Water grabbing is an expression of an economic model of development in which capital accumulation is linked to increasing control over abundant and cheap supplies of natural resources, including food, water and energy. The outbreak in 2008 of a global financial crisis accompanied by extraordinary commodity price spikes and growing financial speculation in food commodities provoked a new round of water, land and resource grabbing as governments and investors sought assurances which could not be provided by increasingly volatile and unreliable markets.4 It is worth examining this nexus between water, energy and food security in a little more detail.
Rising oil prices and growing concerns that a ‘peak oil’ period has been reached have rung alarm bells about the high dependence of modern economies on fossil fuel. The search for alternatives to non-renewable energy sources has focussed extensively on agrofuels: crops such as palm oil, jatropha, sugarcane and soya, grown as a source of liquid fuel for the transport sector and for industrial use. A veritable explosion in agrofuel production has occurred in Asia, Africa and Latin America bolstered by governmental directives, such as the EU’s Renewable Energy Directive (RED), and a broad range of subsidies and preferential loans.5 Claims that agrofuels constitute a clean and efficient energy source have however proven to be highly misleading, not least because of the vast amount of water required throughout the production cycle; from the irrigation of crops, to the washing of the harvest, to the cooling of boilers during processing. In the case of sugarcane cultivation for ethanol production, for example, 7,000 litres of water are needed to produce 12 kilograms of sugarcane, necessary to produce one litre of ethanol.6 This high water intensity of agrofuel production is sometimes overlooked, with disastrous consequences for other water users. (see Box 2)

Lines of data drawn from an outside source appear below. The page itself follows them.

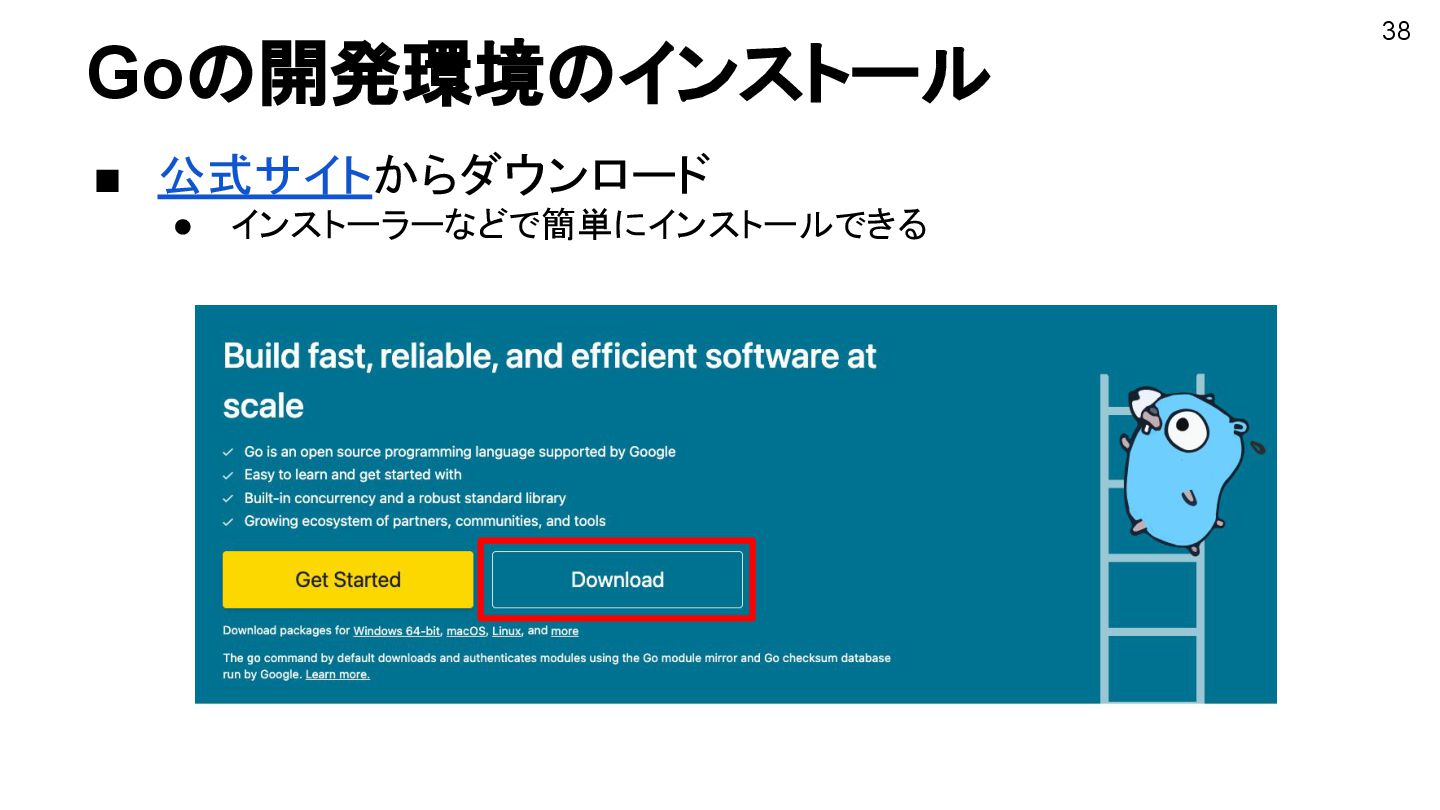 38

Goの開発環境のインストール

■ 公式サイトからダウンロード
● インストーラーなどで簡単にインストールできる

Build fast, reliable, and efficient software at scale

✓ Go is an open source programming language supported by Google
✓ Easy to learn and get started with
✓ Built-in concurrency and a robust standard library
✓ Growing ecosystem of partners, communities, and tools

Get Started

Download

Download packages for Windows 64-bit, macOS, Linux, and more

The go command by default downloads and authenticates modules using the Go module mirror and Go checksum database run by Google. Learn more.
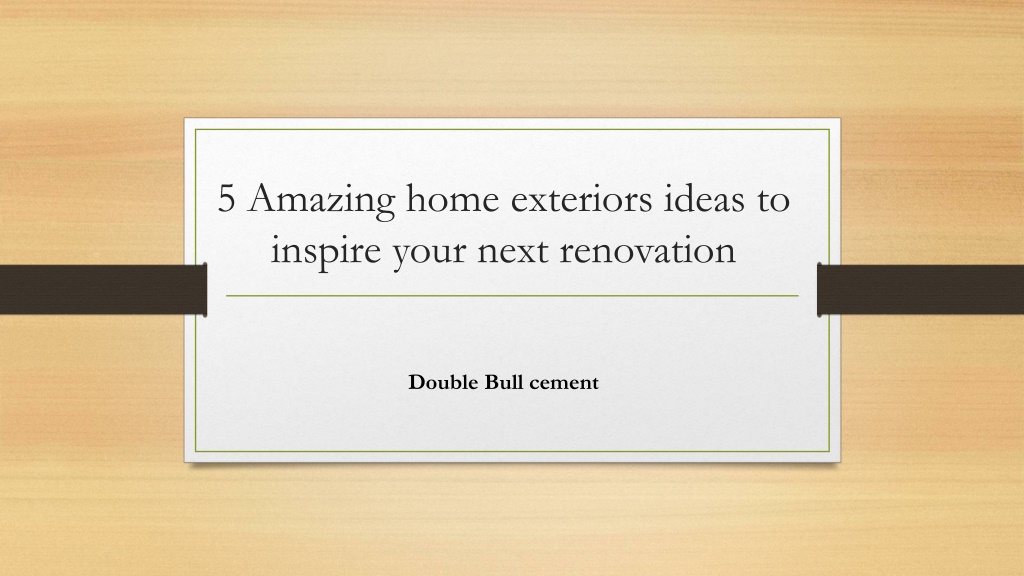 5 Amazing home exteriors ideas to inspire your next renovation

Double Bull cement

Just as the growth in fuel crops reflects a search by states and investors for cheap and reliable energy supplies under conditions of competition and economic crisis, a similar logic underpins the appropriation of water resources for the cultivation of food crops. As food prices have spiked in recent years, an increasing number of countries and agribusiness corporations have sought to reduce their dependency on international markets by engaging directly in agricultural production. This has for instance figured prominently in the considera- tions of many Gulf states where their own water resources are stretched and the rising cost of food imports is estimated to account for up to one third of the inflation experienced in the region.7
Appropriating land and water for food production in other countries is therefore seen as a strategy for economic stabilisation and a way to hedge against future inflation. This also holds true for agri-business corporations who have shifted towards greater vertical integration in order to safeguard their profit margins and exercise greater control across the value chain.